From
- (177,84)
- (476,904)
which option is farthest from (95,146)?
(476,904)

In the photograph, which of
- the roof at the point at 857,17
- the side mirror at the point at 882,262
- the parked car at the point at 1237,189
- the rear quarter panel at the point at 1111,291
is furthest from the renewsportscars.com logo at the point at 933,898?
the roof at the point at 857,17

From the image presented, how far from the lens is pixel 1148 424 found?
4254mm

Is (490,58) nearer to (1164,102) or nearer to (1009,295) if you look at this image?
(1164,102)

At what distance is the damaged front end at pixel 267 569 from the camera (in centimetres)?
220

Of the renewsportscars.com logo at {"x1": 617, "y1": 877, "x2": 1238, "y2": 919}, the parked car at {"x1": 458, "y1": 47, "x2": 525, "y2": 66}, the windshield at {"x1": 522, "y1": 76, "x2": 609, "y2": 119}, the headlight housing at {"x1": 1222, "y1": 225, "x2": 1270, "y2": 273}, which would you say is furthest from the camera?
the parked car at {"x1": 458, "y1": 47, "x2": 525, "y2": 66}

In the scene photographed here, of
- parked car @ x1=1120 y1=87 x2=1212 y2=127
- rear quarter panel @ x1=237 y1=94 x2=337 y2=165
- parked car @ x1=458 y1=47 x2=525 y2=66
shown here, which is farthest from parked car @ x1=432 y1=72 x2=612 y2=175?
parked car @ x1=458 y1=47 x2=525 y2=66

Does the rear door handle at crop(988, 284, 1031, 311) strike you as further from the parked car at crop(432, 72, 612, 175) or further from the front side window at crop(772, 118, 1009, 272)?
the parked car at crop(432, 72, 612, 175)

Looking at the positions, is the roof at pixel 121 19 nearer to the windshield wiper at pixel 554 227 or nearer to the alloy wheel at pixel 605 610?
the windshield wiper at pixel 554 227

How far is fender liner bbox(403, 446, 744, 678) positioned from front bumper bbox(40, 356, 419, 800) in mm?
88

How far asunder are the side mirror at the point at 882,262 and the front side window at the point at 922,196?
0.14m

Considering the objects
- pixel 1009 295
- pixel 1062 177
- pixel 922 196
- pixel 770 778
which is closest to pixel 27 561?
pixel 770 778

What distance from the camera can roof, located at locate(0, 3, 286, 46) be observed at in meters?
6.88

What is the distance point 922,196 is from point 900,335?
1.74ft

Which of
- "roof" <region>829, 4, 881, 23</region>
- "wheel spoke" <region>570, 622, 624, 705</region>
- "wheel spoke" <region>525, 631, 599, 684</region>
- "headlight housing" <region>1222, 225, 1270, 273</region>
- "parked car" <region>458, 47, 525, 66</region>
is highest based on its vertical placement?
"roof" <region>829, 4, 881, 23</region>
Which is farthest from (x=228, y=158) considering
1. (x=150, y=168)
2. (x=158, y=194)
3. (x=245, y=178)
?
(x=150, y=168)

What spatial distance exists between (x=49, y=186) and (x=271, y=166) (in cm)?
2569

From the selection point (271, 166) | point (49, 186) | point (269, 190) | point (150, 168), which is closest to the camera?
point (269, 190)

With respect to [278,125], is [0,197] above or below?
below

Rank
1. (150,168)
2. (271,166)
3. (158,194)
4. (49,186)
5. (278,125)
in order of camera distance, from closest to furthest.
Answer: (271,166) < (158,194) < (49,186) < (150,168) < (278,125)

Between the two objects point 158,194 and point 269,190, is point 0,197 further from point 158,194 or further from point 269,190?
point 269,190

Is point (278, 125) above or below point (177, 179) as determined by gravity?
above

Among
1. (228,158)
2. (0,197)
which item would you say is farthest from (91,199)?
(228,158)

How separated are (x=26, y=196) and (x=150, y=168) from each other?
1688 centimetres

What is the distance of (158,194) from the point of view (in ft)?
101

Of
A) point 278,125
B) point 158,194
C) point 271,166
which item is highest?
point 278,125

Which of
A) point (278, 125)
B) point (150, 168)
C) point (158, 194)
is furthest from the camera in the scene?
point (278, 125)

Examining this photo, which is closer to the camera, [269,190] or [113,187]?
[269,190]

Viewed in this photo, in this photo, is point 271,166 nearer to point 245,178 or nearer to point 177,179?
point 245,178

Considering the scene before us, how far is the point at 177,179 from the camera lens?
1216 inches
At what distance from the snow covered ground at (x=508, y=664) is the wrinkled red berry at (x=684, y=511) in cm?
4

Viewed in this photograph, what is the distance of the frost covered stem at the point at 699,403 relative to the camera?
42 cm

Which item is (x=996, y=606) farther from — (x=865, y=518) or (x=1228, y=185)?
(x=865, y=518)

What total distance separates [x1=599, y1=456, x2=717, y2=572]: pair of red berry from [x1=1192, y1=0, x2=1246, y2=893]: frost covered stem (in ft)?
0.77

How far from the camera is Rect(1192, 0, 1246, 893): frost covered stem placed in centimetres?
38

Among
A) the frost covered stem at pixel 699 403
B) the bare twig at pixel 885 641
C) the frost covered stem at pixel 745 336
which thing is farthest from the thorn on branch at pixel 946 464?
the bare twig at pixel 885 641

■ Task to complete: Give the records from the line containing "Viewed in this photo, in" through the end of the records as a Markdown table with the columns Row and Line, one numbered row per line and no rows for blank lines.

■ Expected output:
| Row | Line |
|---|---|
| 1 | Viewed in this photo, in this photo, is point 271,166 nearer to point 245,178 or nearer to point 177,179? |
| 2 | point 245,178 |
| 3 | Considering the scene before us, how far is the point at 177,179 from the camera lens? |
| 4 | 1216 inches |
| 5 | At what distance from the snow covered ground at (x=508, y=664) is the wrinkled red berry at (x=684, y=511) in cm? |
| 6 | 4 |
| 7 | Viewed in this photograph, what is the distance of the frost covered stem at the point at 699,403 relative to the camera? |
| 8 | 42 cm |
| 9 | Which item is (x=996, y=606) farther from — (x=865, y=518) or (x=1228, y=185)? |
| 10 | (x=865, y=518) |
| 11 | What total distance separates [x1=599, y1=456, x2=717, y2=572]: pair of red berry from [x1=1192, y1=0, x2=1246, y2=893]: frost covered stem (in ft)? |
| 12 | 0.77 |
| 13 | How far from the camera is Rect(1192, 0, 1246, 893): frost covered stem placed in centimetres? |
| 14 | 38 |
| 15 | Among |
| 16 | A) the frost covered stem at pixel 699 403 |
| 17 | B) the bare twig at pixel 885 641 |
| 18 | C) the frost covered stem at pixel 745 336 |
| 19 | which thing is farthest from the thorn on branch at pixel 946 464? |
| 20 | the bare twig at pixel 885 641 |